If you compost your goat bedding...

Discussion in 'Dairy Goat Info' started by Madeleine M., Feb 23, 2008.

  1. Madeleine M.

    Madeleine M. New Member

    105
    0
    0
    how long do you let it "age"? We are getting the stalls completely cleaned out in anticipation of having kids. We put the bedding in a garden bed thinking that it would be ready to plant in next spring or fall at the earliest.

    The thing is that some plants are volunteering there which must mean that the goat bedding is not too hot. How long would you wait before planting in that spot?
     
  2. Sondra

    Sondra New Member

    9,442
    0
    0
    You don't have to wait at all with goat or rabbit manure
     

  3. rrziga

    rrziga New Member

    15
    0
    0
    Wow, that is super great to know!!! I learn new things everytime I get on the forum. I am glad you asked the question. Now all I need to figure out is how I am going to get it over to the garden! :crazy
     
  4. coso

    coso Guest

    I usually pile it up by the garden in a big pile and let it compost some. Have a tractor with a front end loader and turn it ever once in a while. I usually keep two piles going. I leave one to compost down until it is basically used to cover seeds with. The other I use for mulch. I have taken it straight out of the barn and mulched with it before never has burned anything.
     
  5. ecftoggs

    ecftoggs New Member

    224
    0
    0
    We completely clean out our barn usually in January and the big pile sits on my garden until they are able to haul it to the fields sometime before the fieldwork begins. With all of the snow and rain that is on it during that time quite a bit of the nutirents are leached into my garden and I always have a great crop. Goat manure is great and can't imagine my garden not getting it.
    I've never had any problem planting young plants and burning them. Since we are talking gardens does that mean that Spring can be far behind. Getting pretty tired of the below zero temps in Iowa!
    Mary
     
  6. Sondra

    Sondra New Member

    9,442
    0
    0
    agree composting is ideal but doesn't have to be composted to use or put on your garden now.
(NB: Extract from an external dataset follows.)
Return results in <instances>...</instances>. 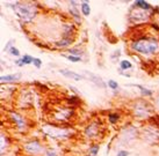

I pile mine all up outside a goat pen and then when I want to use it I use my lawn tractor and trailer or just haul by hand in buckets.
     
  7. Jo@LaudoDeumFarm

    Jo@LaudoDeumFarm New Member

    336
    0
    0
    I usually allow the manure pile to compost for a year before I use it. This allows the hay to rot down into manageable pieces for me to fork. Something that can speed up the piles is a compost activator. This is just bacteria you mix with water and dump or spray on the pile. It really speeds it up.
    Gotta love that compost, and boy am I thinking about gardening right now. :D
     
  8. LMonty

    LMonty New Member

    442
    0
    0
    goat and sheep manures are "cold manures". it can be applied raw. if theres a lot of hay mixed in the bedding, you might want to compost to kill weed seeds from the hay, but the manure itself is pretty safe. straw shouldnt have the same weed seeds problem. Ive used it raw without problems quite often, tucked under mulch or side dressed on even young plants.
     
  9. Patty13637

    Patty13637 New Member

    876
    0
    0
    Yep we throw ours straight on the garden most of the time. We have yucky clay soil and are improving it year by year . Goat , rabbit go straight on Chicken ,Horses and cows go in a pile.

    Patty
     
  10. NubianSoaps.com

    NubianSoaps.com New Member

    16,497
    1
    0
    My big milkers pen doesn't have hay in the barn, they have to go around to another section of the barn for their hay. So I use their rakings straight on the beds. Anything with hay in the barn gets composted! I do raised beds and when I fill a new bed with fresh out of the barn manure and shavings, I simply make a small furrow, fill it with good soil and plant right into the soil when using seeds. When putting in plants they go right into the coarse bedding. Vicki
     
  11. Aja-Sammati

    Aja-Sammati Active Member

    1,004
    0
    36
    Ours has enough straw/hay in it to get very hot, steam rising out of the compost pile hot. It takes it about 3 weeks max to break down to the most beautiful 'dirt', though, which is much shorter than our horse manure.
     
  12. XCricketX

    XCricketX New Member

    23
    0
    0
    I didn't know you could use goat manure like that! I have rabbits... and have been using that... but I'm so glad to know about goat manure!